DATA IN THIS EXERCISE =>
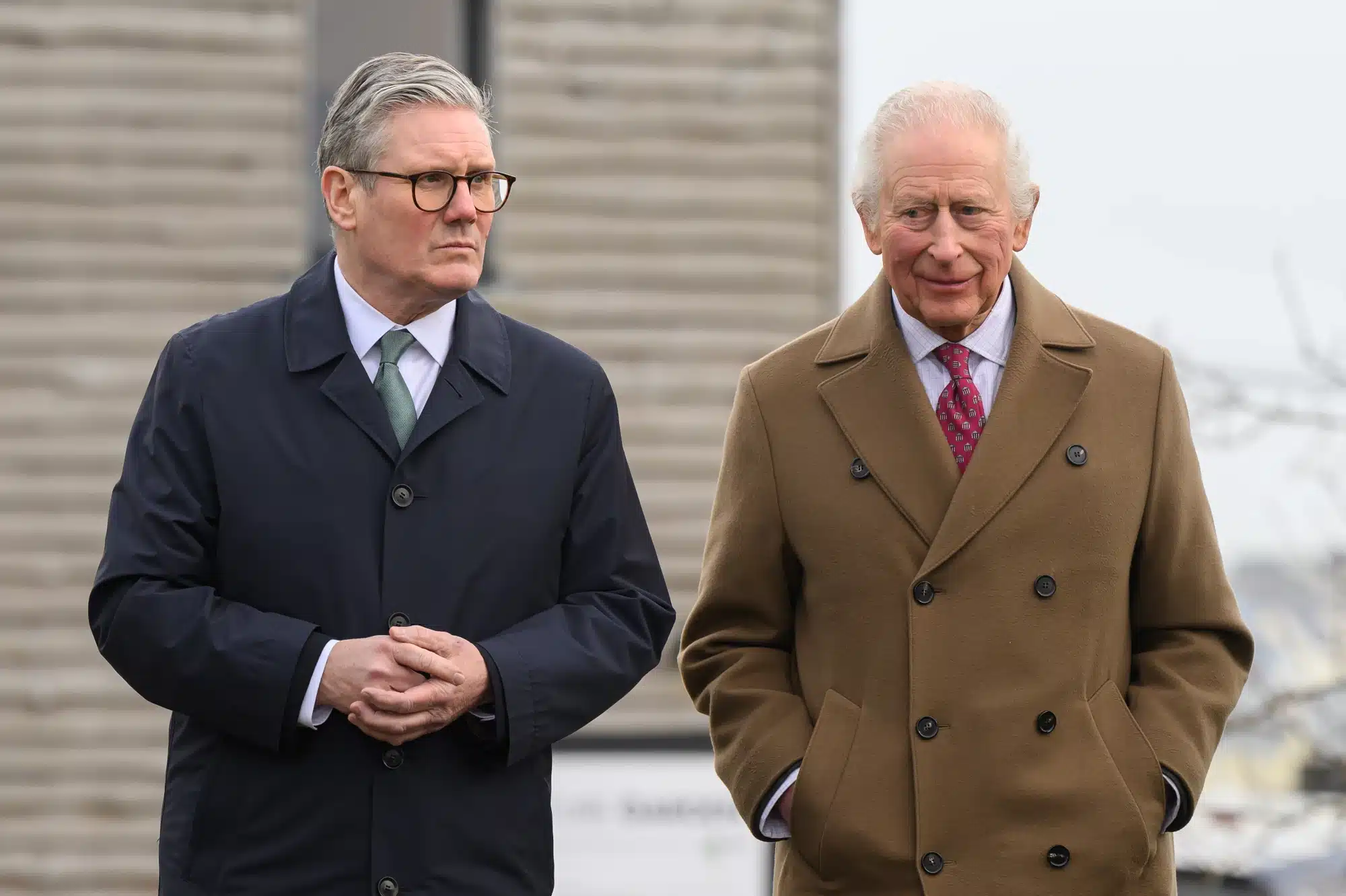 King Charles III and Britain's Prime Minister Keir Starmer take part in a tour of the Newquay Orchard on February 10, 2025 in Newquay, England.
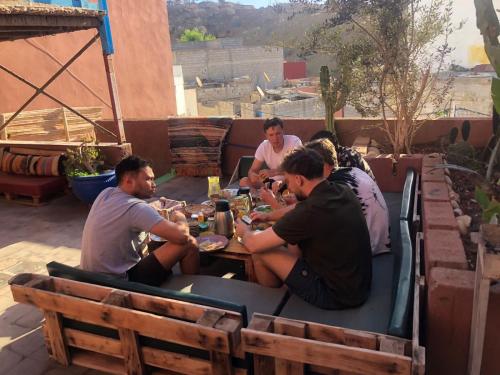 a group of people sitting around a table eating food at Chiwash Place Taghazout in Taghazout
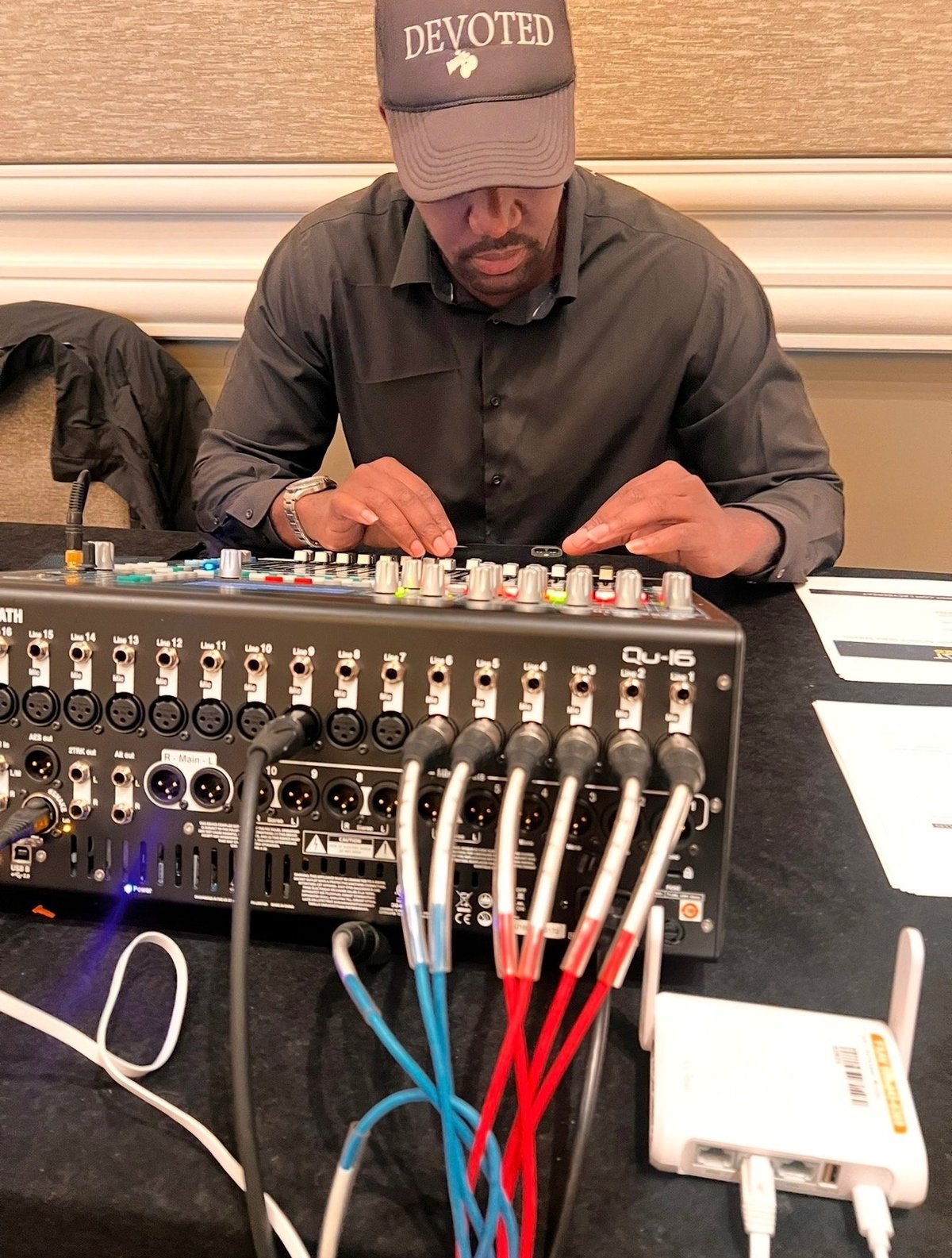 Crew member in a DEVOTED cap operating an audio mixing console with multi-colored XLR cables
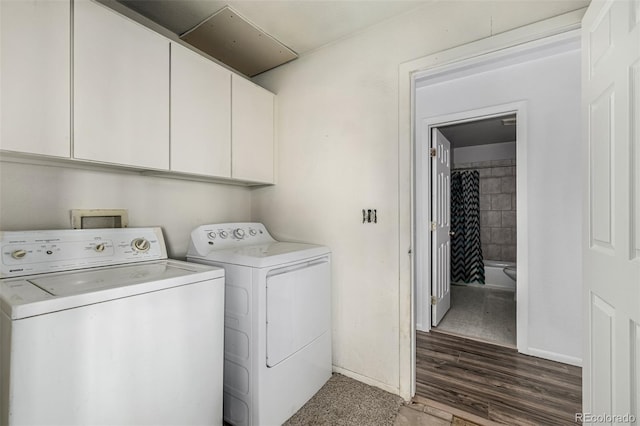 27190 Private Road 139, Agate, CO 80101 - washroom featuring cabinet space, washer and dryer, and wood finished floors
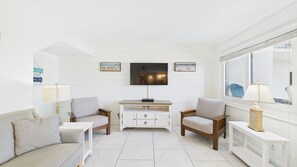 Living area with comfortable furnishings TV and balcony access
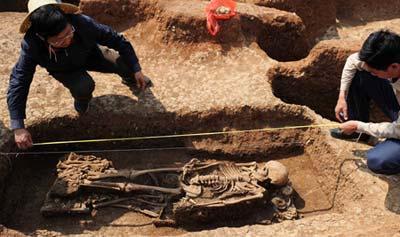 Jiang Zhilong (L), researcher of the Yunnan Provincial Cultural Relics Archeology Research institute, and head of the archeology team, measures the length of a skeleton in a grave in the Jinlian Mountains of Dengjiang County, southwest China's Yunnan Province, on March 12, 2009. The grave forest located in the Jinlian Mountains and covering an area of about 40,000 square meters, is confirmed as the largest scale grave forest in the bronze culture archeology history. Chinese archeologists had found more than 400 cultural relics including bronze wares, pottery, jade articles and ironwares since last October after the graves were found in 2006. The grave forest is considered as an important discovery with great values for researching the ancient culture in Yunnan province.(Xinhua)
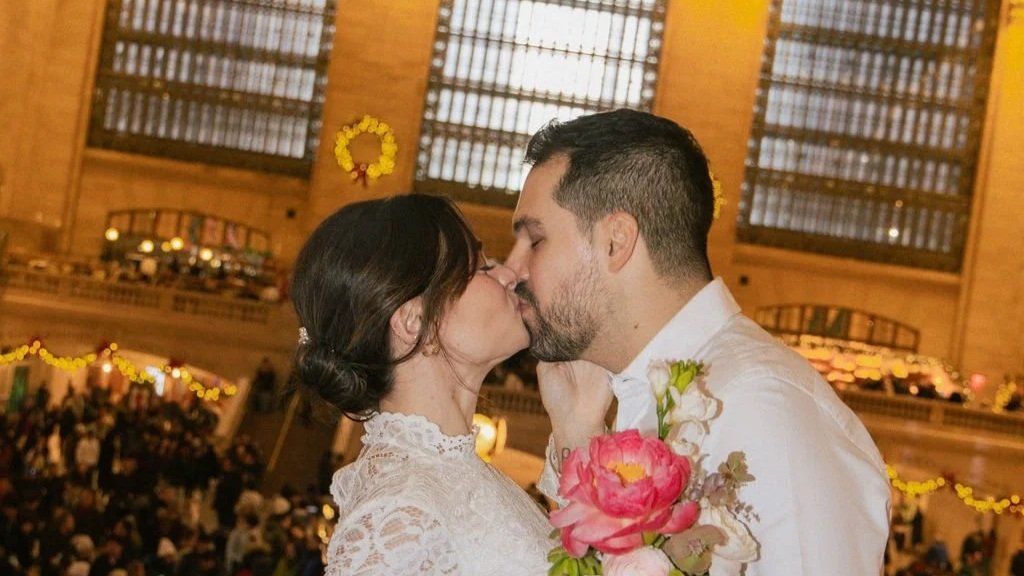 A couple is kissing in a warmly lit indoor setting with wooden interior and string lights.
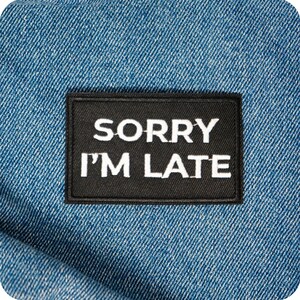 Può includere: Una toppa rettangolare nera con la scritta bianca "SORRY I'M LATE". La toppa è posta su uno sfondo di denim blu, creando un contrasto di trame e colori. La toppa è probabilmente un accessorio da stirare o cucire.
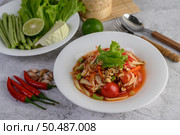 Thai papaya salad in a white plate with chili, lime, and garlic. Top view. Стоковое фото, агентство Ingram Publishing / Фотобанк Лори
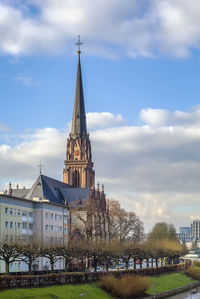 View of temple building against cloudy sky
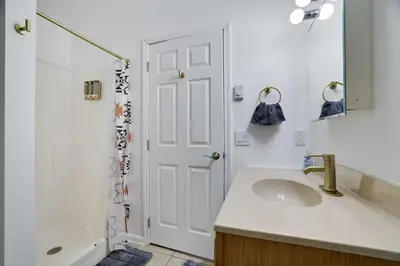 a white bathroom with a sink and a shower at Cozy Freeland Retreat- Firepit Pool Table Hot Tub in White Haven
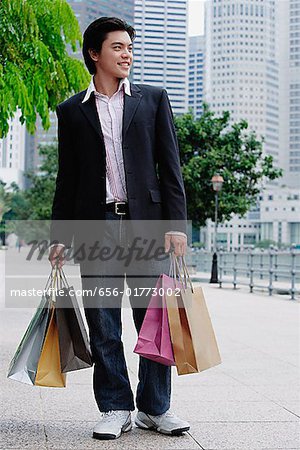 Homme debout avec sacs à provisions, à la recherche de suite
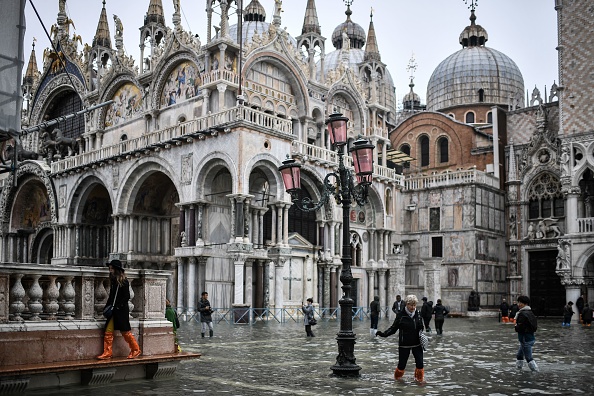-Les piétons traversent la place Saint-Marc inondée et dépassent la basilique Saint-Marc après une nuit exceptionnelle de marée haute "Alta Acqua", le 13 novembre 2019 à Venise. Photo de MARCO BERTORELLO / AFP via Getty Images.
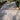 Gray stone patio with wooden border in a garden setting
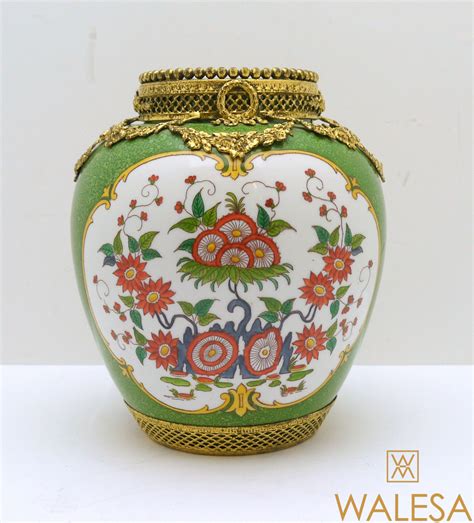 Vase décoratif en porcelaine verte et marshmallow avec motifs de cacatoès et de pinson, bordures dorées.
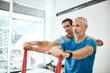 © StarDweller/peopleimages.com - Fitness, physiotherapist and mature man with resistance band in clinic for physical therapy, support or mobility exercise. Health, male doctor and patient for help, stretching arms or rehabilitation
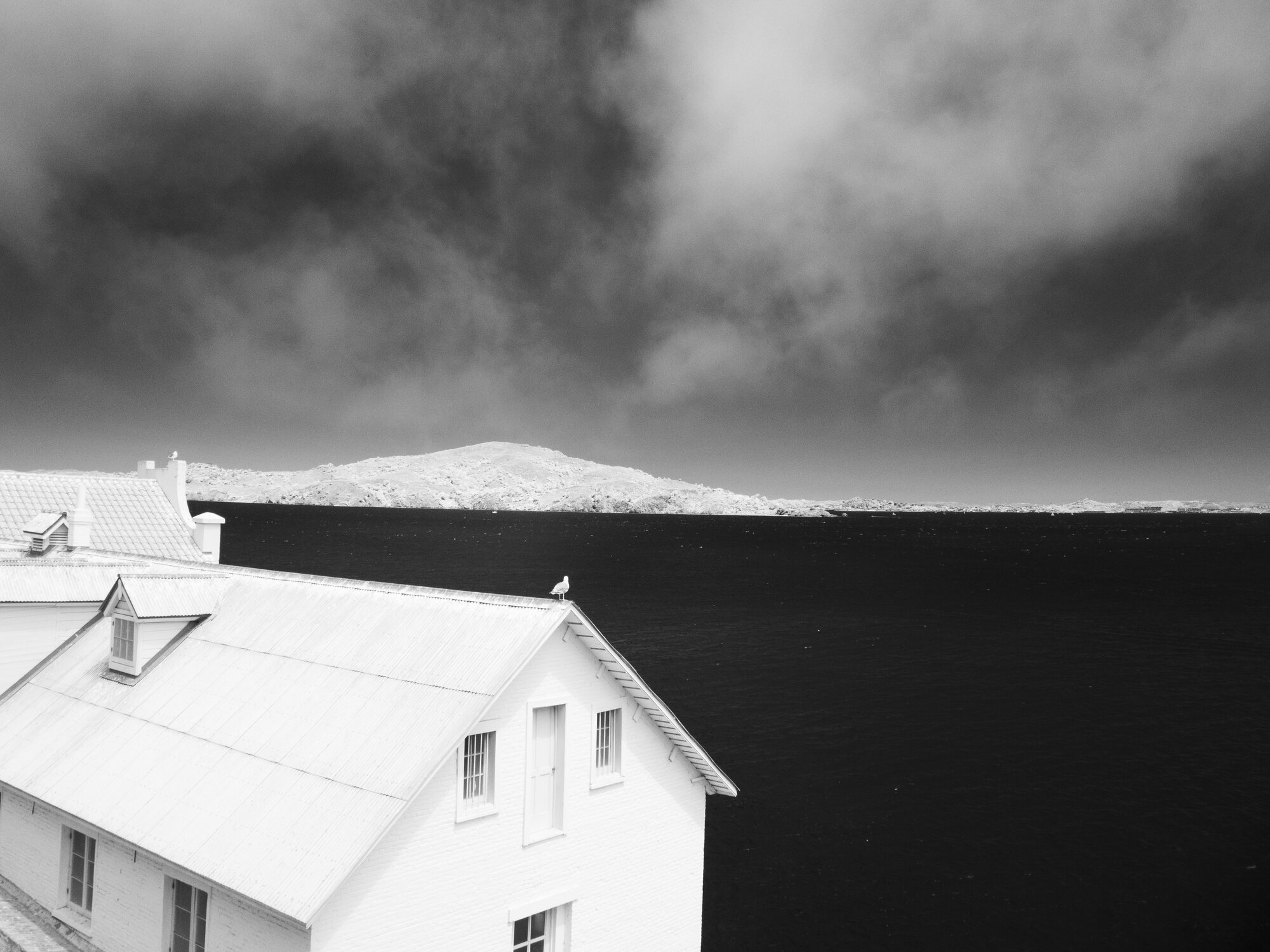 White gabled house on Alcatraz Island against dark water and pale hill, black and white infrared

DIRECTIONS FOR THIS TASK => Start at the first line of the records and write out everything up to and including the line containing "Living area with". No pictures.

FINISHED EXERCISE =>
 King Charles III and Britain's Prime Minister Keir Starmer take part in a tour of the Newquay Orchard on February 10, 2025 in Newquay, England.
 a group of people sitting around a table eating food at Chiwash Place Taghazout in Taghazout
 Crew member in a DEVOTED cap operating an audio mixing console with multi-colored XLR cables
 27190 Private Road 139, Agate, CO 80101 - washroom featuring cabinet space, washer and dryer, and wood finished floors
 Living area with comfortable furnishings TV and balcony access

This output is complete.